[Saved data entries]
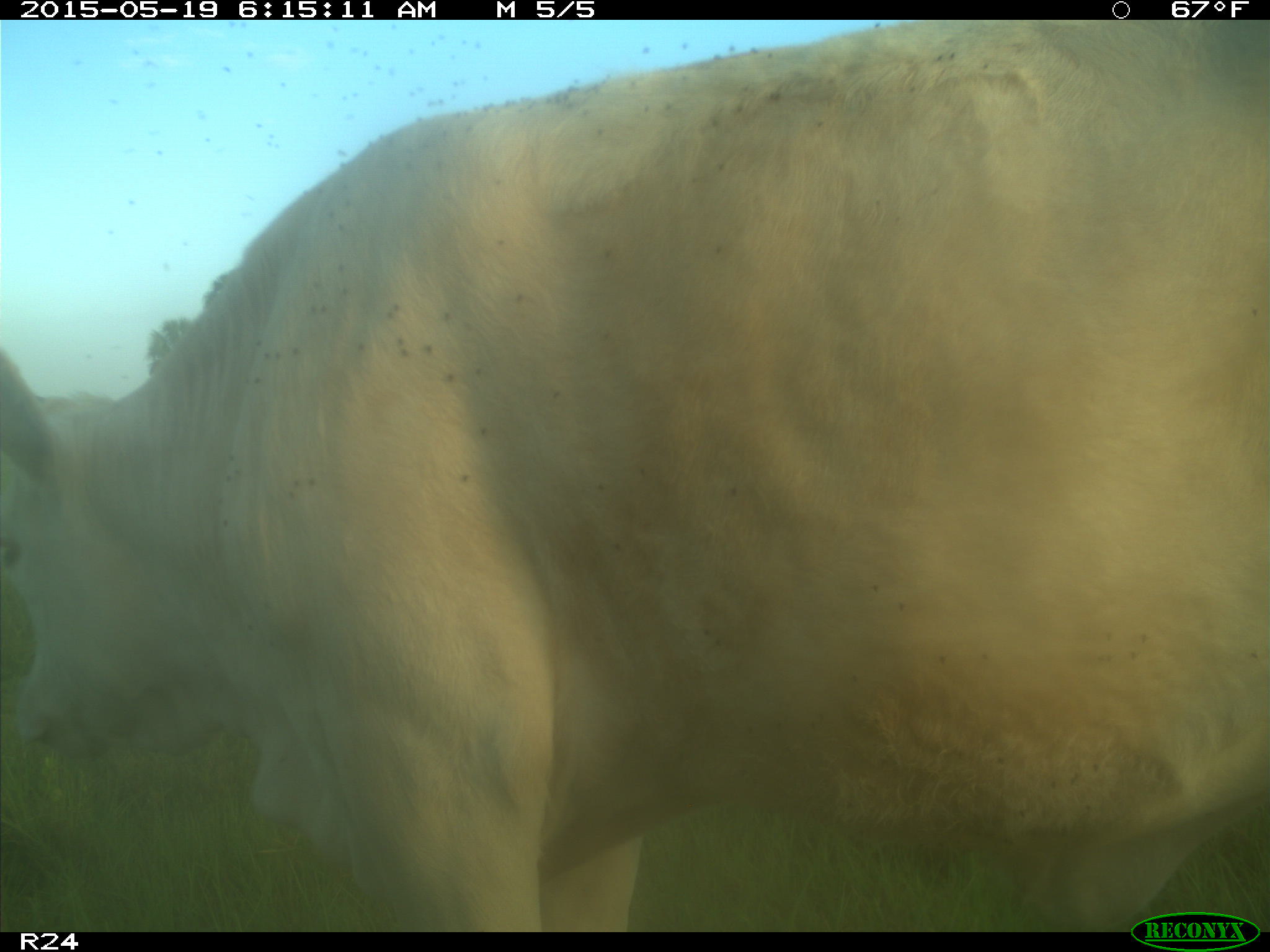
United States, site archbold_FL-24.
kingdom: Animalia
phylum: Chordata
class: Mammalia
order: Artiodactyla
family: Bovidae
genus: Bos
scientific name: Bos taurus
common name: domestic cow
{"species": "Bos taurus (domestic cow)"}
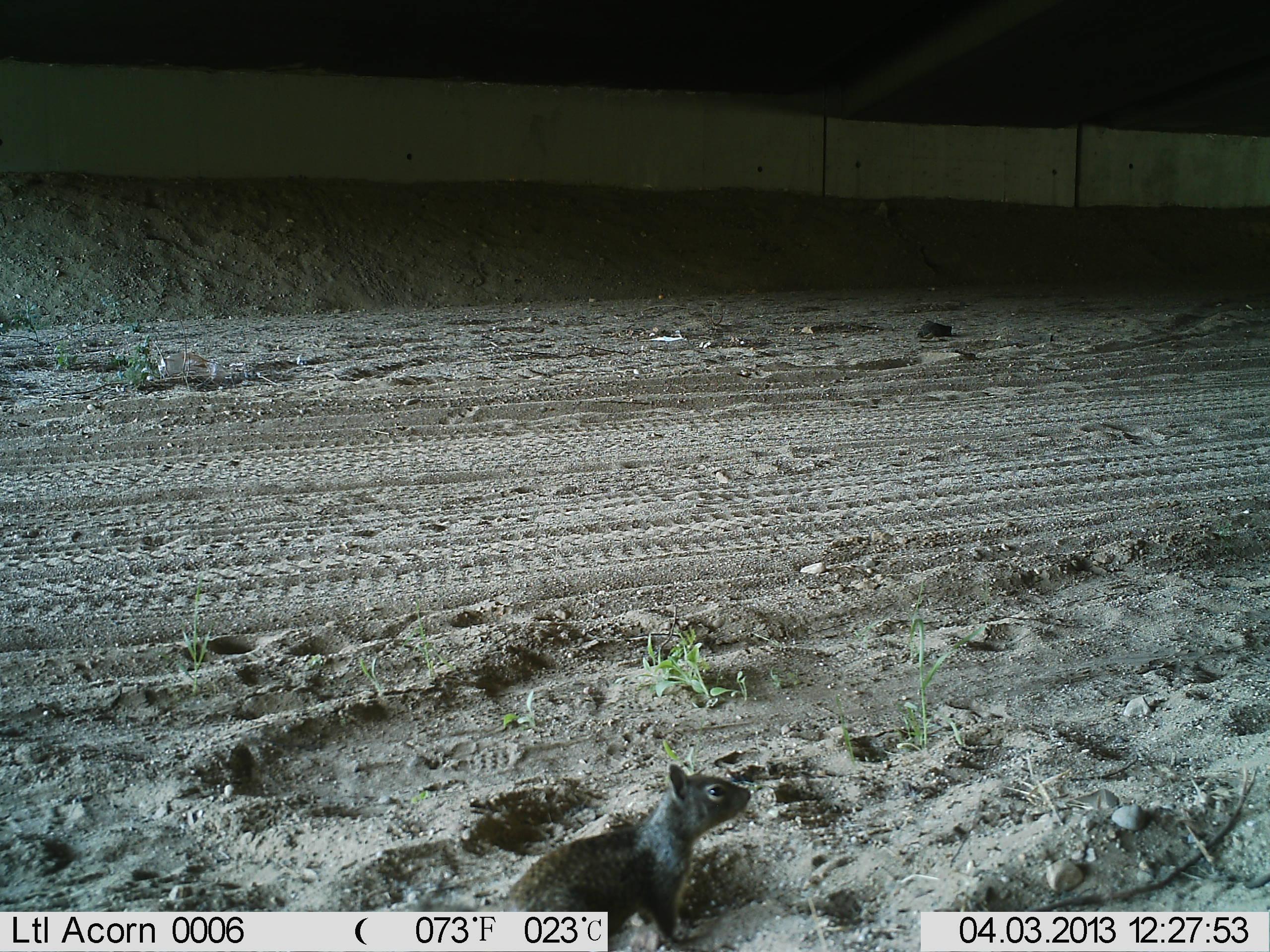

[Exercise]:
All the records need to be repeated exactly, with the images dropped.

[Task answer]:
United States, site archbold_FL-24.
kingdom: Animalia
phylum: Chordata
class: Mammalia
order: Artiodactyla
family: Bovidae
genus: Bos
scientific name: Bos taurus
common name: domestic cow
{"species": "Bos taurus (domestic cow)"}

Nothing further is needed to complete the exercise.